» CONJUNTO DE TAREAS:
**A)** Según la crónica sobre la inundación de La Plata, explique por qué se usa la palabra «recuerdo» al mencionar el gesto de correr la cortina de hilo.
**B)** ¿En qué fecha ocurrió la inundación de la que habla la crónica sobre La Plata?
**C)** Continúe la crónica sobre la inundación de La Plata a partir de su última oración.

» EXTRACTO DE PÁGINA:
##############################

Sociedad
A 10 AÑOS

Víctima 87: el navegante que murió en la ciudad inundada

A 10 años de la inundación del 2 de abril en la ciudad de La Plata, el ejercicio de la memoria ante la pregunta qué pasó.

Miré por la ventana y seguía lloviendo. Incesantemente, llovía. Recuerdo que corrí la cortina de hilo tejida por mi tía Amelia para ver el agua caer, y digo recuerdo, en tanto que eso es lo primero que se me viene a la cabeza de ese 2 de abril de 2013. El vapor de mi exhalación empañando el vidrio, pasarle la mano para ver el repique del agua sobre las baldosas, los charcos creciendo en el pasto. Cuán azarosos pueden ser los recuerdos, a veces ordenados y a la vez difusos, casi siempre engañosos. O bien buscamos ordenarlos al construirnos un relato, como ese inicial recuerdo de una tarde de lluvia. Porque hasta entonces solo eso era, guarecido bajo mi techo de tejas, sobre una calle de pronunciada pendiente de barrio norte de la ciudad de La Plata.

##############################

» Datos recopilados:
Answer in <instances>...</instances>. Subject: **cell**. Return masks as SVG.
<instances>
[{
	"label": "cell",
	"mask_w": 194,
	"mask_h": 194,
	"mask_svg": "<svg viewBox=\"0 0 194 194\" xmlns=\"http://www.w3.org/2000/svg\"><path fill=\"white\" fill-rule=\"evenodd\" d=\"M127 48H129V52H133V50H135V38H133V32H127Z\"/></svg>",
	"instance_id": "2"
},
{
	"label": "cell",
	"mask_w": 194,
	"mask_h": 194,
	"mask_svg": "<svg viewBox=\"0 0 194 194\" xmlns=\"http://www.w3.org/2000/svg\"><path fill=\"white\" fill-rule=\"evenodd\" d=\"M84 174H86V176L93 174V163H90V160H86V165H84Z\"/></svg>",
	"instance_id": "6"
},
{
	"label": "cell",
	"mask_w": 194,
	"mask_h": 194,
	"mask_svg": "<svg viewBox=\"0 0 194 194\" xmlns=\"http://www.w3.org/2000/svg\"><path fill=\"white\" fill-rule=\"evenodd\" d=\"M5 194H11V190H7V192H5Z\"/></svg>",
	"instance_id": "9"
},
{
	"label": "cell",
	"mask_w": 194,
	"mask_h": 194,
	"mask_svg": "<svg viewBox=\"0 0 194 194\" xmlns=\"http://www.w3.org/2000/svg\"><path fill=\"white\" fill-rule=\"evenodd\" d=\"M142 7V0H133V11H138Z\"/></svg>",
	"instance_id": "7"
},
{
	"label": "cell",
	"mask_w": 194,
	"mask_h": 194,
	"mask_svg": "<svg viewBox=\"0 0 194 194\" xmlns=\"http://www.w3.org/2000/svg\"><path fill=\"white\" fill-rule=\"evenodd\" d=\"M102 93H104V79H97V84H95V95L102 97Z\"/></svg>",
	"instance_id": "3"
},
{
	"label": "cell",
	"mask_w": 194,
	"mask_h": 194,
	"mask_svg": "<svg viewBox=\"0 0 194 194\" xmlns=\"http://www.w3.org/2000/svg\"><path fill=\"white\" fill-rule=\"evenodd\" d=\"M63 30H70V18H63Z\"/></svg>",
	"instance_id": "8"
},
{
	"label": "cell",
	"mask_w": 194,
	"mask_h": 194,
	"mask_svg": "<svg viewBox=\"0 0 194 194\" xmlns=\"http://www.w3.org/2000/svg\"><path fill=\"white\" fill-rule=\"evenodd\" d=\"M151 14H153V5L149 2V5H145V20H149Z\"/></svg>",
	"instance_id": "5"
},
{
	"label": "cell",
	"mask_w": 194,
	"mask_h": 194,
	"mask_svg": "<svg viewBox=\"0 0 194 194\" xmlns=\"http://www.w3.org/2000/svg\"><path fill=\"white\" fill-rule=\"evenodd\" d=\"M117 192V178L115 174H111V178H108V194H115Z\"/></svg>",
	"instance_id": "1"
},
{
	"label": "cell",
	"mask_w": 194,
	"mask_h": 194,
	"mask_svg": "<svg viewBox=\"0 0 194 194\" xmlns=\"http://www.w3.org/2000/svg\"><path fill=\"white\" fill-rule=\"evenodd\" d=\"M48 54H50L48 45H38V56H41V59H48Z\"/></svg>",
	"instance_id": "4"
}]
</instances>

##############################

» RESPUESTAS DEL EJERCICIO:
**A)** Se usa porque correr la cortina para ver el agua caer es lo primero que le viene a la cabeza a quien narra de aquel 2 de abril de 2013.

**B)** El 2 de abril de 2013.

**C)**
La primera señal la dio una gotera en mi habitación, una filtración acumulada en el cielorraso que empezó a ceder y dejar caer sobre mi cama la constancia de una gota. Una nimiedad abarcada por un balde que, diez años después, no cabría mencionar sino por el hecho de que la pareja de mi madre se ofreció a solucionar. Cuando pare me subo al techo y lo arreglamos, le dijo. Ella lo persuadió: quedate en City Bell, yo me quedo en casa. Un convencimiento intuitivo ante esa lluvia que pasadas las seis de la tarde, mirándola por la ventana, a mí no me pareció amenazante.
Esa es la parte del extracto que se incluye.